Mongo: how to prune/delete orphaned course data?

i’m working on a special-purpose installation of Open edX containing several hundred courses; each of which has been re-imported many dozens/hundreds of times over the last 18 months. in some cases this results in orphaned data in quantities large enough to significantly slow screen rendering in Course Management Studio.

Unsuccessful attempts include the following:

  1. manage.py cms delete_orphans. this finds and remove some ancillary items, but it misses the much larger volume of orphaned documents.

  2. exporting all courses, deleting edxapp.modulestore.definitions and edxapp.modulestore.structures, and and then re-importing the courses. there is a minor bug in the course export related to the name of the course run – and i’ve found myself chasing my own tail trying to work around this minor problem.

  3. manual “Search & Destroy” from the MongoDB shell. so far, i have not been unable to to create sound logic that identifies only orphans. that is, my Mongo queries might also delete documents that are not orphans.

has anyone else needed to perform maintenance of this nature on Mongo? any suggestions?

1 Like

Hi @lpm0073,

There is an script in https://github.com/edx/tubular/blob/master/tubular/scripts/structures.py, I am not sure but I think that it should do what you need.

I think that the docstrings in that script are pretty fine. But this is how I run them in the devstack.

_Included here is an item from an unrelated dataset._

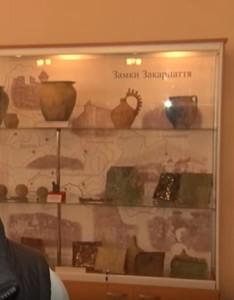 Стенд археологічних знахідок на замках Закарпаття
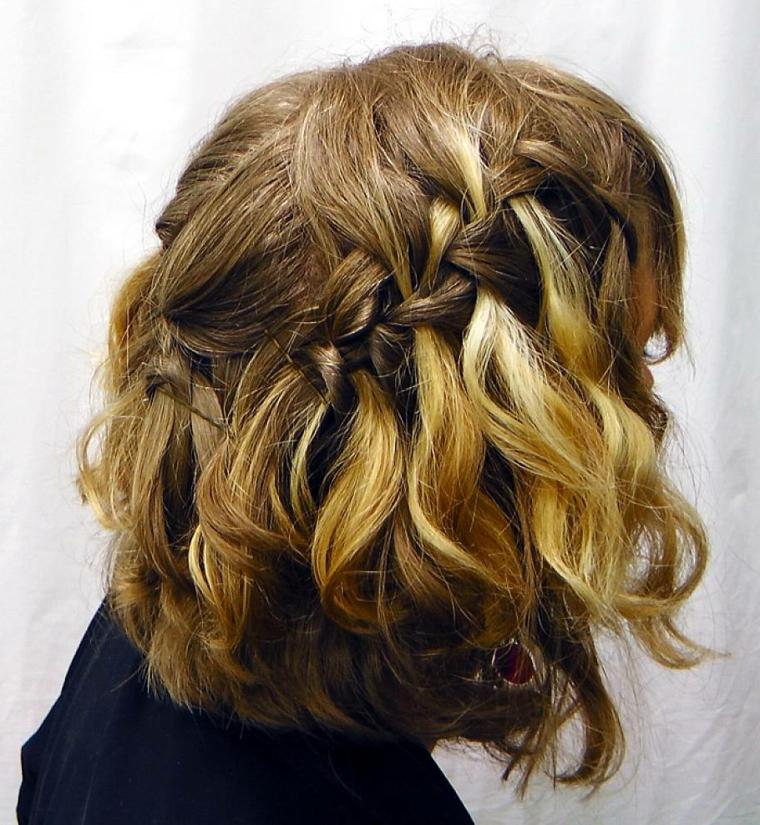 capelli-mossi-media-lunghezza-trecce-riflessi-dorati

git clone https://github.com/edx/tubular
pip install -e ./tubular
## This generates the plan
structures.py --connection="mongodb://edxapp:password@edx.devstack.mongo/edxapp" \
  --database-name edxapp \
  make_plan \
  -v DEBUG out.json \
  --details details.txt \
  --retain 5
### This perform the prune
structures.py --connection="mongodb://edxapp:password@edx.devstack.mongo/edxapp" \
  --database-name edxapp \
  		prune  out.json

Hope this helps

1 Like

@morenol Thank you! yes, this appears to address the problems i’m facing. much appreciated :smiley:

1 Like